Gli Stati Uniti sono uno di quei Paesi in cui il viaggio cambia completamente a seconda del periodo in cui parti. Ci sono settimane in cui una città sembra “normale”, e altre in cui si trasforma per una maratona, una parata, una finale sportiva o una festa nazionale che coinvolge interi quartieri. Organizzare un itinerario seguendo gli eventi negli Stati Uniti è spesso il modo migliore per vedere un’America più viva, più autentica e anche più memorabile.

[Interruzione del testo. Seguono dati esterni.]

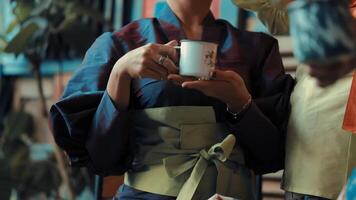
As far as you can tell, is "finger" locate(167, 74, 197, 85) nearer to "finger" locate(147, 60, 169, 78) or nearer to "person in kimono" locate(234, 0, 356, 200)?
"finger" locate(147, 60, 169, 78)

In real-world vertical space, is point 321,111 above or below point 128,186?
above

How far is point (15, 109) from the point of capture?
262 centimetres

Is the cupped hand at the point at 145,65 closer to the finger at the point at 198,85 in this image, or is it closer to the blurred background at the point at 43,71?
the finger at the point at 198,85

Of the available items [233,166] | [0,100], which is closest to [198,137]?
[233,166]

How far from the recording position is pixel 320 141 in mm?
966

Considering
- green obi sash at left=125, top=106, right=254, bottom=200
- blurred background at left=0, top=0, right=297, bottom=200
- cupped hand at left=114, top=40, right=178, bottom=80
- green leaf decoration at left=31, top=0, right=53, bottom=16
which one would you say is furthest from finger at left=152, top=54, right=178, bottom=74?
green leaf decoration at left=31, top=0, right=53, bottom=16

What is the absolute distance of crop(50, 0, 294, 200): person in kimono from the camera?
102 cm

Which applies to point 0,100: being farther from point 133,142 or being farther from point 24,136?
point 133,142

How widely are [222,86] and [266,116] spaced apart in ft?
0.51

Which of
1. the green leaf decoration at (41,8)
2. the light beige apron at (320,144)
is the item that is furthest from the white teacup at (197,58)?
the green leaf decoration at (41,8)

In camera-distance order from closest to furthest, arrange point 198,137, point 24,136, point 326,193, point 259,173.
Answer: point 326,193 → point 198,137 → point 259,173 → point 24,136

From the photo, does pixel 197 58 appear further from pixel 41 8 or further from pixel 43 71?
pixel 43 71

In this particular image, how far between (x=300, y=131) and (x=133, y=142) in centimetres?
30

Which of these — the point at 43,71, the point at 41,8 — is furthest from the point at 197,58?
the point at 43,71
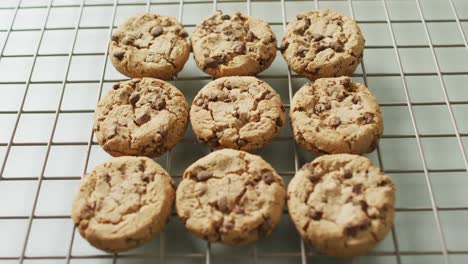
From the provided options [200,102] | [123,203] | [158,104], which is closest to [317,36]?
[200,102]

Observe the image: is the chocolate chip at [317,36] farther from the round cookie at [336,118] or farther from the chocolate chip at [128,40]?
the chocolate chip at [128,40]

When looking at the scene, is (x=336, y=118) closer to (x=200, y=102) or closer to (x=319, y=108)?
(x=319, y=108)

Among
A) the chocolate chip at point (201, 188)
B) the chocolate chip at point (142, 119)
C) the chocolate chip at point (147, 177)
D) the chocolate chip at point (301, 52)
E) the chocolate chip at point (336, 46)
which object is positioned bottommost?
the chocolate chip at point (147, 177)

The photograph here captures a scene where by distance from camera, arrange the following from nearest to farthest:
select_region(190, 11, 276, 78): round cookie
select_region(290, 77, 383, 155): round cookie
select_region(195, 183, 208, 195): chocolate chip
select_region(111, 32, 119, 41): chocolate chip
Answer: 1. select_region(195, 183, 208, 195): chocolate chip
2. select_region(290, 77, 383, 155): round cookie
3. select_region(190, 11, 276, 78): round cookie
4. select_region(111, 32, 119, 41): chocolate chip

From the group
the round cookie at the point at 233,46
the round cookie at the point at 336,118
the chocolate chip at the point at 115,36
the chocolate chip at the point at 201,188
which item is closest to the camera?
the chocolate chip at the point at 201,188

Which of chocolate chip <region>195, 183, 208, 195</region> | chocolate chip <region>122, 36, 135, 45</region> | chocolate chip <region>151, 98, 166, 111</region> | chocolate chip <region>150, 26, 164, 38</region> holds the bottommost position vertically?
chocolate chip <region>195, 183, 208, 195</region>

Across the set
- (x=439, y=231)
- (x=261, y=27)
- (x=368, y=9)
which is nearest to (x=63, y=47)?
(x=261, y=27)

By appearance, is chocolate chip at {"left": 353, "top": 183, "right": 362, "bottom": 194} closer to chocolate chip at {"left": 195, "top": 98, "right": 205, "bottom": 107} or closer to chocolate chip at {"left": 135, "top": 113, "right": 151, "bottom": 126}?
chocolate chip at {"left": 195, "top": 98, "right": 205, "bottom": 107}

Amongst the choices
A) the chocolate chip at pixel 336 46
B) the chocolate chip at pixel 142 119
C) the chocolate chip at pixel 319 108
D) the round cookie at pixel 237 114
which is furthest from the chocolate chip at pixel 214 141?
the chocolate chip at pixel 336 46

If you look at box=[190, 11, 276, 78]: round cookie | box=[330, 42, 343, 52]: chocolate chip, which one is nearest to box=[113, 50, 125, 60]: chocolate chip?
box=[190, 11, 276, 78]: round cookie
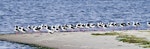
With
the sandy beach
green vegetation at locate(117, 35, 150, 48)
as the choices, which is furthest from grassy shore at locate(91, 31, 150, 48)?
the sandy beach

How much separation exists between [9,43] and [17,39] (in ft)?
8.74

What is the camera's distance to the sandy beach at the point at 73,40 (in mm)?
76438

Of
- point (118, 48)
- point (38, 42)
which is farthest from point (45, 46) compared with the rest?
point (118, 48)

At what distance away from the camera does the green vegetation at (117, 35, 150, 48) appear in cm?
7651

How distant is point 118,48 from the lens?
243 ft

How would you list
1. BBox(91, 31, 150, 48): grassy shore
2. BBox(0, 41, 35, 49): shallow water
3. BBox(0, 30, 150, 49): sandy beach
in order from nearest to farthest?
BBox(0, 30, 150, 49): sandy beach → BBox(91, 31, 150, 48): grassy shore → BBox(0, 41, 35, 49): shallow water

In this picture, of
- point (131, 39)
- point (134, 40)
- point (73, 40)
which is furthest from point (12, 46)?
point (134, 40)

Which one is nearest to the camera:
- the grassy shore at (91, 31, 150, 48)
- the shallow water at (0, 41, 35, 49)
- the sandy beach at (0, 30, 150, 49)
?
the sandy beach at (0, 30, 150, 49)

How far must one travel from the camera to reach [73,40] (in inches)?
3221

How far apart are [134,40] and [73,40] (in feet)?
25.8

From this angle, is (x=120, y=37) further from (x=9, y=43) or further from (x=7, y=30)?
(x=7, y=30)

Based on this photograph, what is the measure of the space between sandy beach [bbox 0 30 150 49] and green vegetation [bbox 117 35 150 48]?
910 millimetres

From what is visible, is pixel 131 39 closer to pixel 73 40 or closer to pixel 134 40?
pixel 134 40

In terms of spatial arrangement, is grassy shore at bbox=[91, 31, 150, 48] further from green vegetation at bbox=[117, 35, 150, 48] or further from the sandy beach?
the sandy beach
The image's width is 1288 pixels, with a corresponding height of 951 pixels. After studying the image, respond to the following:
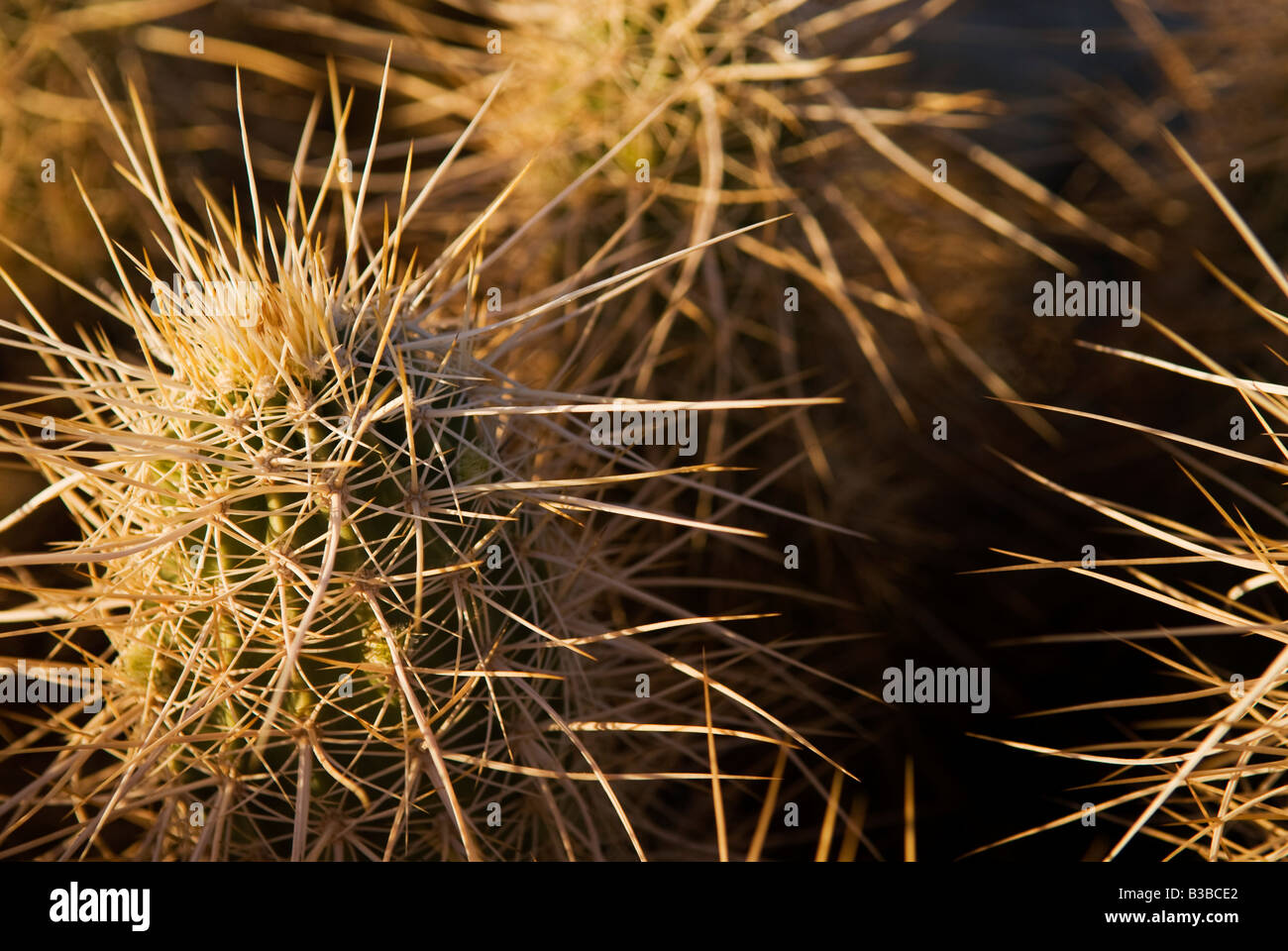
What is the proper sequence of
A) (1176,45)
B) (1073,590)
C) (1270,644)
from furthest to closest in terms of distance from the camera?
(1176,45) → (1073,590) → (1270,644)

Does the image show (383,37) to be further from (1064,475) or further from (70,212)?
(1064,475)

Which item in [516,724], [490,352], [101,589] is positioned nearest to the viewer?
[101,589]

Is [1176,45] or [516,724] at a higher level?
[1176,45]

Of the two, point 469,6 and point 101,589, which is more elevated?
point 469,6

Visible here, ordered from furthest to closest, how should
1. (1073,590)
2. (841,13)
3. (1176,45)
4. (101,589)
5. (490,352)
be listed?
(1176,45) < (1073,590) < (841,13) < (490,352) < (101,589)

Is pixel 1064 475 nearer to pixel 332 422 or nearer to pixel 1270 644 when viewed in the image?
pixel 1270 644
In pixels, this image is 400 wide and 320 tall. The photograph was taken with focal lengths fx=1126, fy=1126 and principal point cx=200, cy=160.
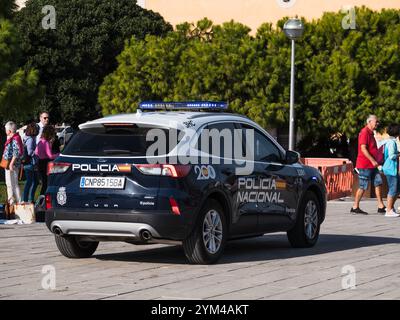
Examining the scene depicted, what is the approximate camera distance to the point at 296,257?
13086 millimetres

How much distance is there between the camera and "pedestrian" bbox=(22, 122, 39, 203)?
1994cm

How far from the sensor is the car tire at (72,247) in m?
12.6

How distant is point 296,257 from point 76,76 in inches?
1995

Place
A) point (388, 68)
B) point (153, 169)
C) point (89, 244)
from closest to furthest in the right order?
point (153, 169)
point (89, 244)
point (388, 68)

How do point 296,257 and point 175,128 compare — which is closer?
point 175,128

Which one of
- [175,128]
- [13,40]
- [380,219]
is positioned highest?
[13,40]

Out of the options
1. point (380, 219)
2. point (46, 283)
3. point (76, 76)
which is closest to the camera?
point (46, 283)

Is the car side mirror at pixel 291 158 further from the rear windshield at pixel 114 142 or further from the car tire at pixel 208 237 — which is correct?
the rear windshield at pixel 114 142

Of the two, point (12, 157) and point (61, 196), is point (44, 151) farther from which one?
point (61, 196)

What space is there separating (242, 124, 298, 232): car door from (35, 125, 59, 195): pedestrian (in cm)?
674
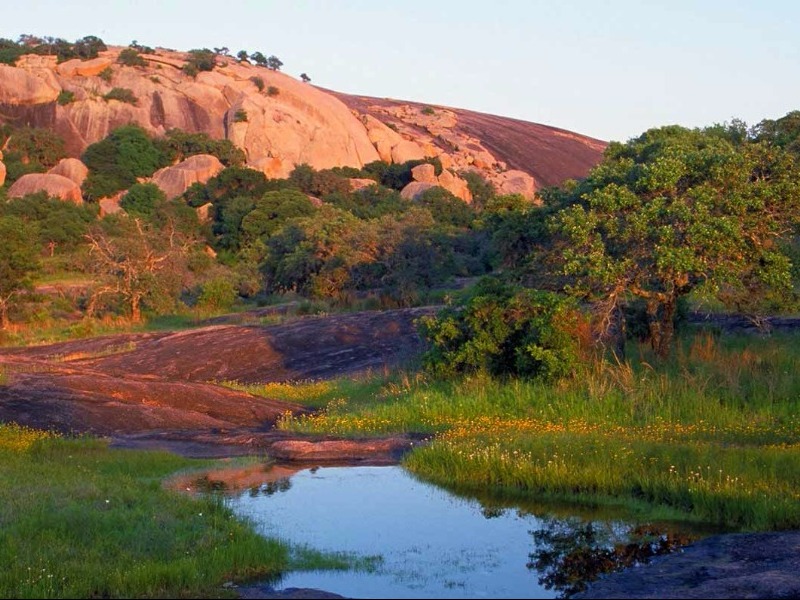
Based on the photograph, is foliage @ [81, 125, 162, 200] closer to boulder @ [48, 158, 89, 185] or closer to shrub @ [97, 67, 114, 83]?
boulder @ [48, 158, 89, 185]

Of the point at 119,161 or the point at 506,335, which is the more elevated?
the point at 119,161

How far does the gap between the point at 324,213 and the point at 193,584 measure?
37561 mm

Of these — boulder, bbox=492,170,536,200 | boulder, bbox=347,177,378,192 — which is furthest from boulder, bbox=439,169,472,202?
boulder, bbox=492,170,536,200

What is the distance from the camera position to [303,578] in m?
8.38

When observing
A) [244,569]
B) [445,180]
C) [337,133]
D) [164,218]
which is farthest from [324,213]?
[244,569]

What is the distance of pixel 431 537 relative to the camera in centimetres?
988

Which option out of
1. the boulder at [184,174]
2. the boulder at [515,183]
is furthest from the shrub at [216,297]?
the boulder at [515,183]

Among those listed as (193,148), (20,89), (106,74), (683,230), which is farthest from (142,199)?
(683,230)

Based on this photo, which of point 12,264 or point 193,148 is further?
point 193,148

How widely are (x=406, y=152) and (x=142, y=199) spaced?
2529 centimetres

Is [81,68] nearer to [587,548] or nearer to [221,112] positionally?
[221,112]

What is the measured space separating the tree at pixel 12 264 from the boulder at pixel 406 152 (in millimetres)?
42066

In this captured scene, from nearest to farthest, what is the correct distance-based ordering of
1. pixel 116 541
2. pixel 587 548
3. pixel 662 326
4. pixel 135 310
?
pixel 116 541 < pixel 587 548 < pixel 662 326 < pixel 135 310

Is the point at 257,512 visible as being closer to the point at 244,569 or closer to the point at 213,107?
the point at 244,569
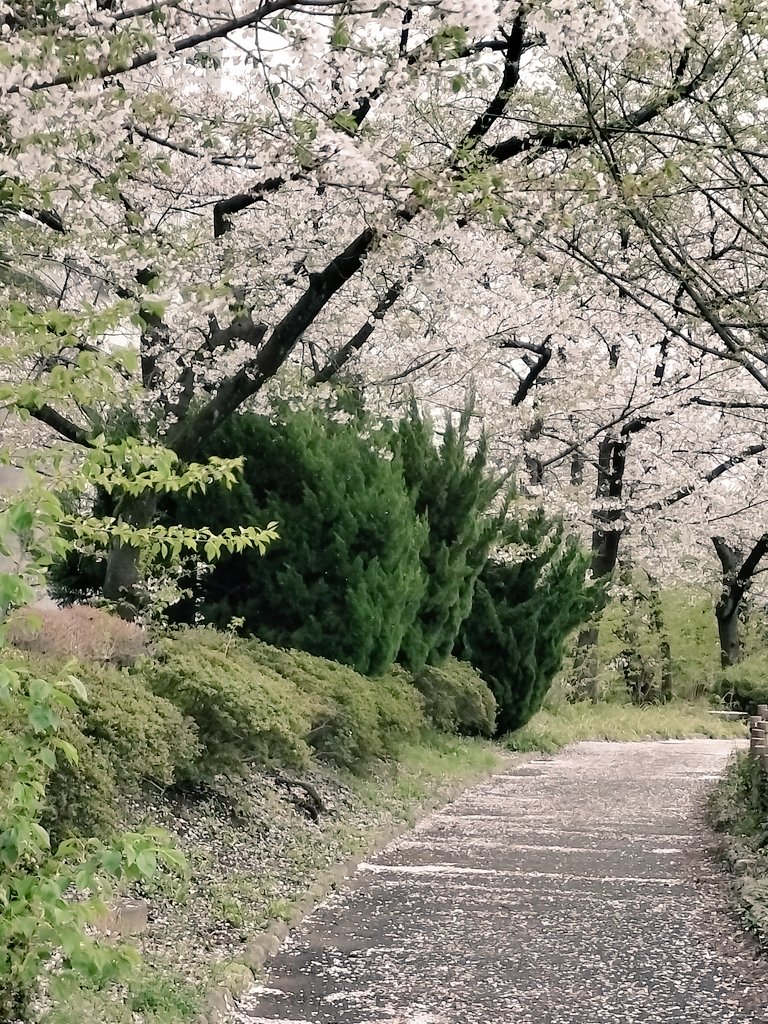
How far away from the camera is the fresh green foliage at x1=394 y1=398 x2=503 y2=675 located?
41.9 feet

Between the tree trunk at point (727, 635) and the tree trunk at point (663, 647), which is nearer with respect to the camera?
the tree trunk at point (663, 647)

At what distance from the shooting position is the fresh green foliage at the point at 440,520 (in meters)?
12.8

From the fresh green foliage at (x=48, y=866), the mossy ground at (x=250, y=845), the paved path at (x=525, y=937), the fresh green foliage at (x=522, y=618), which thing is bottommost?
the paved path at (x=525, y=937)

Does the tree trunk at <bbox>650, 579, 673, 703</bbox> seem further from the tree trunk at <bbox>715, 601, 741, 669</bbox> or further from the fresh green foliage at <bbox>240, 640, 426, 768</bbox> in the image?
the fresh green foliage at <bbox>240, 640, 426, 768</bbox>

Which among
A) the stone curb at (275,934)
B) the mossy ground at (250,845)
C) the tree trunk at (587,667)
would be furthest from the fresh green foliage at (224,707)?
the tree trunk at (587,667)

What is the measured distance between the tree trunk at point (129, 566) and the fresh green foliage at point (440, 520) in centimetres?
380

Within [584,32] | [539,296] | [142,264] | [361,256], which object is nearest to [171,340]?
[142,264]

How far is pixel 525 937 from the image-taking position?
5.86 meters

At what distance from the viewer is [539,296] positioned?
1538 cm

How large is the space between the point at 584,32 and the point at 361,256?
9.48ft

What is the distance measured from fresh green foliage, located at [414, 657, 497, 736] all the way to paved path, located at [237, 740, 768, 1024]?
121 inches

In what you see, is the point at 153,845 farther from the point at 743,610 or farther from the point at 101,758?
the point at 743,610

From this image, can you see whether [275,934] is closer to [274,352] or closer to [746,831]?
[746,831]

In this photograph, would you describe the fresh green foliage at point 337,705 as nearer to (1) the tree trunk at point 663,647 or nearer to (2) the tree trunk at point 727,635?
(1) the tree trunk at point 663,647
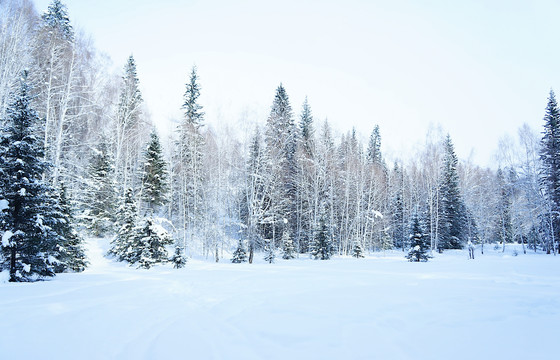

La cosa utile da sapere subito è questa: negli USA molti grandi eventi muovono prezzi, traffico, disponibilità degli hotel e regole di accesso. I biglietti per gli appuntamenti più richiesti possono finire molto prima, mentre per parate e celebrazioni gratuite conviene soprattutto scegliere bene la zona in cui dormire e capire in anticipo come muoversi. Per questo non basta sapere cosa succede: conta anche sapere dove conviene stare e quando prenotare.
Se stai costruendo un viaggio più ampio, può esserti utile leggere anche la nostra guida su dove alloggiare a New York oppure, se vuoi inserire tappe più ampie nel tuo itinerario, l’itinerario di USA Ovest on the road.

Gli eventi americani da conoscere davvero prima di partire
Negli Stati Uniti esistono eventi che sono diventati quasi un simbolo nazionale. Alcuni sono sportivi, altri culturali, altri ancora hanno un peso fortissimo nella vita quotidiana del Paese. Quello che li accomuna è l’impatto sul viaggio: durante questi periodi trovi città più belle da vivere, ma anche più piene e spesso più costose.
Super Bowl
Più che una finale NFL, il Super Bowl è uno spettacolo nazionale. Si gioca a febbraio e cambia sede ogni anno: nel 2026 si è disputato al Levi’s Stadium di Santa Clara, nell’area della baia di San Francisco. Dal vivo è un’esperienza enorme, ma anche senza biglietto si può respirare l’atmosfera nei giorni precedenti tra fan event, locali sportivi, feste a tema e maxischermi. Se il tuo obiettivo è esserci, devi muoverti con largo anticipo: non solo per i ticket, ma soprattutto per gli hotel nelle città ospitanti, che salgono rapidamente di prezzo.
Maratona di New York
La TCS New York City Marathon resta uno degli eventi più coinvolgenti che si possano vivere negli USA, anche da semplici spettatori. Si corre la prima domenica di novembre e attraversa i cinque borough. Nel 2026 cade il 1° novembre. La città quel giorno cambia ritmo: a Staten Island si concentra la partenza, la First Avenue a Manhattan è una muraglia di pubblico, mentre Central Park è il punto in cui si sente davvero il peso emotivo dell’arrivo. Se vuoi correre, l’ingresso non è affatto semplice: lotteria, charity e tour operator ufficiali sono le strade più comuni. Se vuoi solo assistere, conviene dormire vicino a una linea metro comoda e spostarsi presto la mattina.
US Open di tennis
Tra fine agosto e inizio settembre, Flushing Meadows ospita uno dei tornei più importanti al mondo. L’US Open si gioca al USTA Billie Jean King National Tennis Center, nel Queens, e nel 2026 il calendario ufficiale va dal 23 agosto al 13 settembre. Le sessioni serali sono quelle più scenografiche, ma anche di giorno l’esperienza è bellissima perché si gira tra campi diversi e si sente il torneo molto da vicino. Se non vuoi spendere troppo, i biglietti di accesso ai campi secondari spesso permettono di vedere moltissimo, soprattutto nei primi giorni.
Kentucky Derby
Il Kentucky Derby, a Louisville, è una delle tradizioni più eleganti e teatrali d’America. Si corre il primo sabato di maggio e nel 2026 è in programma il 2 maggio. Non è solo ippica: è abbigliamento curato, cappelli vistosi, cocktail classici come il Mint Julep e un’intera città che gira intorno all’evento. Se ti interessa l’atmosfera più che la corsa in sé, vale la pena arrivare almeno il giorno prima.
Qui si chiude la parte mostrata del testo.